2. export GPG_TTY=$(tty) data as well
3. gpg2 --gen-key and enter required data up through Change (N)ame, (C)omment, (E)mail or (O)kay/(Q)uit?
  
Actual results:
gpg: cancelled by user
gpg: Key generation canceled.

Expected results:
expected to see generate random data, making key, etc.

Additional info:

Comment 2 Tomas Mraz 2010-12-03 08:11:35 UTC
I cannot reproduce the problem. Do you have pinentry package installed? Do you use X forwarding on the ssh session?

Comment 3 Jim Kinney 2010-12-03 14:59:53 UTC
Yes, pinentry is installed.

I've done some more digging into this: It works from the local console (without gpg-agent being set up at all). However it does NOT work by doing a su - <user> then gpg2 --gen-key.
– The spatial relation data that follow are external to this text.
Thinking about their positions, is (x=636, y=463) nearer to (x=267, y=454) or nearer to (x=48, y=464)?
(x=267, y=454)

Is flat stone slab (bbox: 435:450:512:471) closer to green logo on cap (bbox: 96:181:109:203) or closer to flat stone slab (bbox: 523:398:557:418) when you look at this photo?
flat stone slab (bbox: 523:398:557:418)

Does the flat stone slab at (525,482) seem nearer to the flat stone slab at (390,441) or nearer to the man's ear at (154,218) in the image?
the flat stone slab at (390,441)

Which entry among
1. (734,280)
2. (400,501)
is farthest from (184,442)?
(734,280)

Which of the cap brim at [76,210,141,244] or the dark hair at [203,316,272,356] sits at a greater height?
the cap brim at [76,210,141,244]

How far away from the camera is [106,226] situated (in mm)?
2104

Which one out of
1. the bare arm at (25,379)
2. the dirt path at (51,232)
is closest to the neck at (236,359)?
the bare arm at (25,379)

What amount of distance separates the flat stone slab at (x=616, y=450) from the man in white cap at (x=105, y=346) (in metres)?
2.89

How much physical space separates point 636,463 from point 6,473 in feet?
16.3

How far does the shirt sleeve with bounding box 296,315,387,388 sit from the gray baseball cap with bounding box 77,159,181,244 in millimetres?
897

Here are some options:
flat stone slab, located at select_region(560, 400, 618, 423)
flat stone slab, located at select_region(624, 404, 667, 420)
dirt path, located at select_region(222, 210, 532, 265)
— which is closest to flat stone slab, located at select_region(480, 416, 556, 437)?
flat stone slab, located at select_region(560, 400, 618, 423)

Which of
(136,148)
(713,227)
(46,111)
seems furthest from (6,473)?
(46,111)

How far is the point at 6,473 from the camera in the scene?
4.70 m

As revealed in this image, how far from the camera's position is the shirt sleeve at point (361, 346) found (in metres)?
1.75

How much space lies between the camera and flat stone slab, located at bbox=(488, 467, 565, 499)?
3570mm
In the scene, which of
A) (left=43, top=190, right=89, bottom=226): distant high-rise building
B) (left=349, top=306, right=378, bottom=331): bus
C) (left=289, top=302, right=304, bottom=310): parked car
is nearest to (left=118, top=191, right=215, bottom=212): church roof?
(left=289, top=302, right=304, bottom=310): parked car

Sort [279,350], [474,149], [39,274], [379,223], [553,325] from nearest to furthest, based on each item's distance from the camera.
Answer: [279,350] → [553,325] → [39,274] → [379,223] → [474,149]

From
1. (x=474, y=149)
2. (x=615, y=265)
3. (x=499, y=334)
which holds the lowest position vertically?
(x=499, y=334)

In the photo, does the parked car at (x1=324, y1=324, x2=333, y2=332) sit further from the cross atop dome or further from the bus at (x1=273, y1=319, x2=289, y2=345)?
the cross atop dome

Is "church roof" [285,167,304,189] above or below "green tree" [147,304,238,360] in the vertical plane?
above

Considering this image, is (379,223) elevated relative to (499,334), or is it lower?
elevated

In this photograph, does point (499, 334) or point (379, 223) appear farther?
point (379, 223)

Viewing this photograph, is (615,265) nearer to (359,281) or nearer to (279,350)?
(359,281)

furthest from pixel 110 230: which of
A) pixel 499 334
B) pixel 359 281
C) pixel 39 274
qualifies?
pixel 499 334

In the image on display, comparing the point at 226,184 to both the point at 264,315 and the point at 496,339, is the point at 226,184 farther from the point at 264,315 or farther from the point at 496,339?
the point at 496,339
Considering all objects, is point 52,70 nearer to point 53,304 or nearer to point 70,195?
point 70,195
It looks to be a tty issue with pinentry.

Comment 4 Jim Kinney 2010-12-03 16:01:59 UTC
to replicate :

ssh:
create two user accounts on rhel6 server
log in as user1 over ssh
su - root
su - user2
gpg --gen-key (fails)

on console:
login as root
su - user2
gpg --gen-key (fails)

on console:
login as user2
gpg --gen-key succeeds at providing the password entry ability.

over ssh:
ssh into server as user2
gpg --gen-key succeeds with password screen

Comment 5 Tomas Mraz 2010-12-06 09:45:01 UTC
Yes, su does not open a new pty for the su-ed user session. Unfortunately this is a design limitation of the GnuPG2 that it always requires access rights to open the tty for the pinentry. The workaround would be to use X forwarding and pinentry-gtk to enter the password. Also note that for su - to forward the XAUTHORITY ticket to the user session from a root account, you have to create file $HOME/.xauth/export and put into it the su-ed to user name.
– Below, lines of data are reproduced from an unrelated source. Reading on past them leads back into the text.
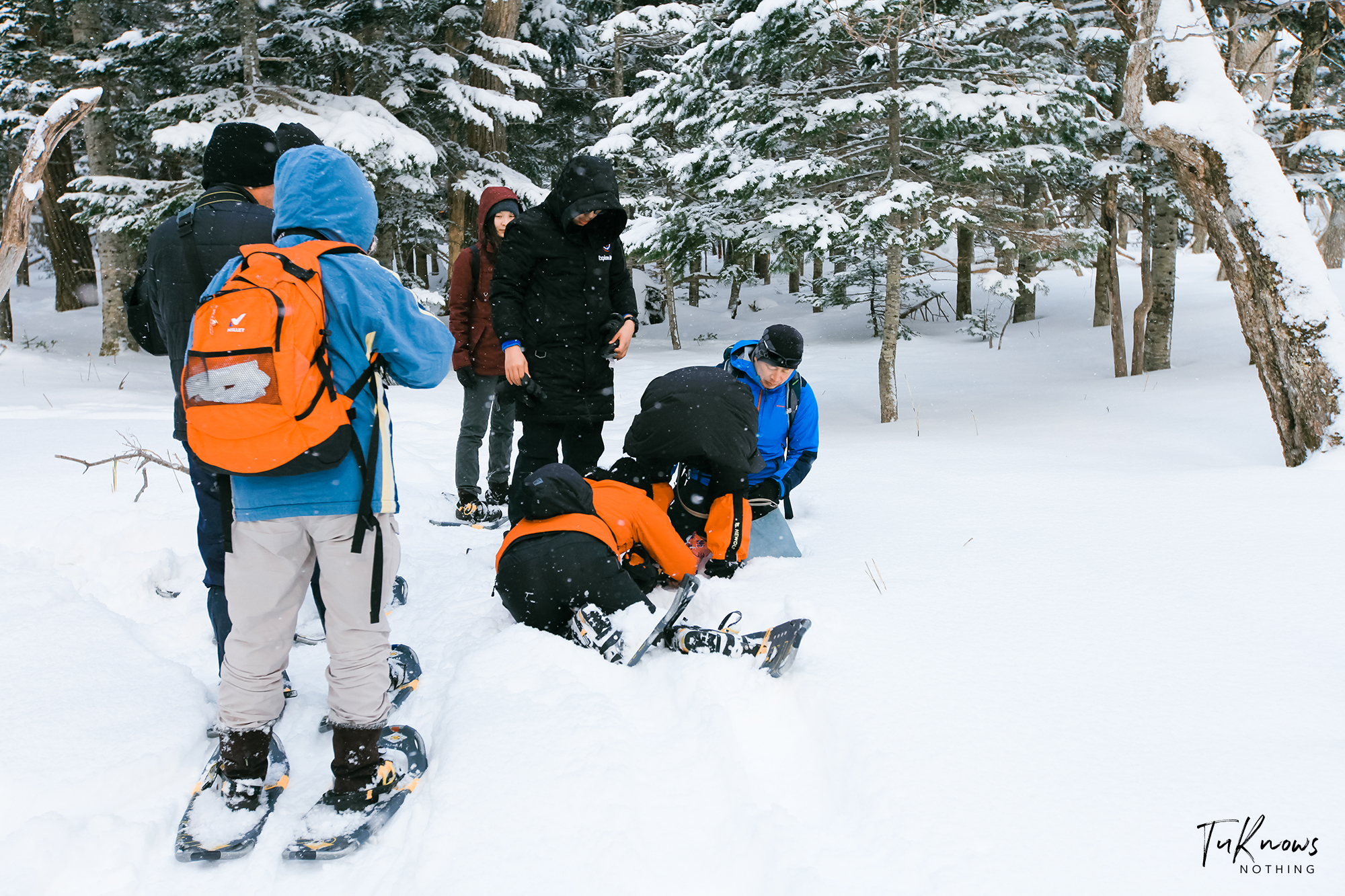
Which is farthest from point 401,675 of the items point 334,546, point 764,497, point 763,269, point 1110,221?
point 763,269

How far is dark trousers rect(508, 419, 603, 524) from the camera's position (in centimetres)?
377

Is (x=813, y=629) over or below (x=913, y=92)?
below

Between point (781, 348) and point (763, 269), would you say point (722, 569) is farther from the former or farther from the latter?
point (763, 269)

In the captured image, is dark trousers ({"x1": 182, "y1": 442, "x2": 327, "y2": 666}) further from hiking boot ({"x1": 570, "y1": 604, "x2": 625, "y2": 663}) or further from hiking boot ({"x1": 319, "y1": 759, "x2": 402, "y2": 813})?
hiking boot ({"x1": 570, "y1": 604, "x2": 625, "y2": 663})

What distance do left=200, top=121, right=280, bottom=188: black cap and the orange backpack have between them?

Comment 8 Tomas Mraz 2016-06-13 11:00:55 UTC
The proper workaround is to install screen and run it after the su command and run the gpg --gen-key inside the screen session.
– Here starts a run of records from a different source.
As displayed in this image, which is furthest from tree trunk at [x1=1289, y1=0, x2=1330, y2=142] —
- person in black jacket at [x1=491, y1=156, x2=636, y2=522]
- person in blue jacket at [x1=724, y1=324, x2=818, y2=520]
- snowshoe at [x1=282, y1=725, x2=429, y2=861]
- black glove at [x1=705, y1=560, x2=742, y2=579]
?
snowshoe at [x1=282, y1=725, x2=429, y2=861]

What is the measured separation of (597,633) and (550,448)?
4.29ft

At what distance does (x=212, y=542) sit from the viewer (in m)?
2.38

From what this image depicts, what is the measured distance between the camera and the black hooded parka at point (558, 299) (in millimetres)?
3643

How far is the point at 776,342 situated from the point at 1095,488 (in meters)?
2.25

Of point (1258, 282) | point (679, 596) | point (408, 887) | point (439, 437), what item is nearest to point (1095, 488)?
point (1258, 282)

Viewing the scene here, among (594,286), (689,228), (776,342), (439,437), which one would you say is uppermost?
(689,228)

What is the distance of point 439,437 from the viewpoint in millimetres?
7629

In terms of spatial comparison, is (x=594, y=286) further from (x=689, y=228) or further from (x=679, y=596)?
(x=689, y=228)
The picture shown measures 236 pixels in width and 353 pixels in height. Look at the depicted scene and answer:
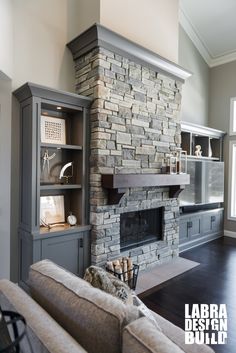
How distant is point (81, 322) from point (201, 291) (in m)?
2.52

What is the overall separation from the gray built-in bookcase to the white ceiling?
11.8 feet

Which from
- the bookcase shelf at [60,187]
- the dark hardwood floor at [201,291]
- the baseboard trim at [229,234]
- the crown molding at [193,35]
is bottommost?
the dark hardwood floor at [201,291]

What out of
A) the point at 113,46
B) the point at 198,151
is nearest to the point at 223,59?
the point at 198,151

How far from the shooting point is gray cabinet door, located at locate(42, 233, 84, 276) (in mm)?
2836

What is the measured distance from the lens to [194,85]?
5734 millimetres

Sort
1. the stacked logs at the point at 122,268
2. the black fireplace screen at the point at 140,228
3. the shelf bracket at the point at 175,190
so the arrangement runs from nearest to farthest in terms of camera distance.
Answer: the stacked logs at the point at 122,268
the black fireplace screen at the point at 140,228
the shelf bracket at the point at 175,190

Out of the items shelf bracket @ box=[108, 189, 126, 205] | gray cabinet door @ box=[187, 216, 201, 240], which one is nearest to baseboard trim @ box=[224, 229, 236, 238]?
gray cabinet door @ box=[187, 216, 201, 240]

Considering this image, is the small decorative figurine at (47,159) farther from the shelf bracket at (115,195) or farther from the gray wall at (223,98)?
the gray wall at (223,98)

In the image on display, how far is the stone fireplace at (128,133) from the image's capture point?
10.3 feet

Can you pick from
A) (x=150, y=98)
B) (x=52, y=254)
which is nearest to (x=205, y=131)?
(x=150, y=98)

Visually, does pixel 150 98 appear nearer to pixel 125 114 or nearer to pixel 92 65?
pixel 125 114

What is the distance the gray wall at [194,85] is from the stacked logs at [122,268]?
3.48 meters

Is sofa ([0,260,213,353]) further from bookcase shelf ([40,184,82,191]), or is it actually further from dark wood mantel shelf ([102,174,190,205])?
dark wood mantel shelf ([102,174,190,205])

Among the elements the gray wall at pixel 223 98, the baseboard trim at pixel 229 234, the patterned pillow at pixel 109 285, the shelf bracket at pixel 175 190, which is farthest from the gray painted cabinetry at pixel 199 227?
the patterned pillow at pixel 109 285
Comment 9 Dylan Scott Grafmyre 2017-06-26 01:23:40 UTC
I was able to workaround by running gpg2 in a script session

```
$ script /dev/null
$ gpg2 --gen-key
...
```

Comment 10 Ishwar 2018-08-14 18:16:09 UTC
(In reply to Dylan Scott Grafmyre from comment #9)
> I was able to workaround by running gpg2 in a script session
> 
> ```
> $ script /dev/null
> $ gpg2 --gen-key
> ...
> ```

Thank you for posting the workaround!

Comment 11 Alberto 2020-03-24 09:59:44 UTC
Dylan Scott Grafmyre, you are my hero! Thanks!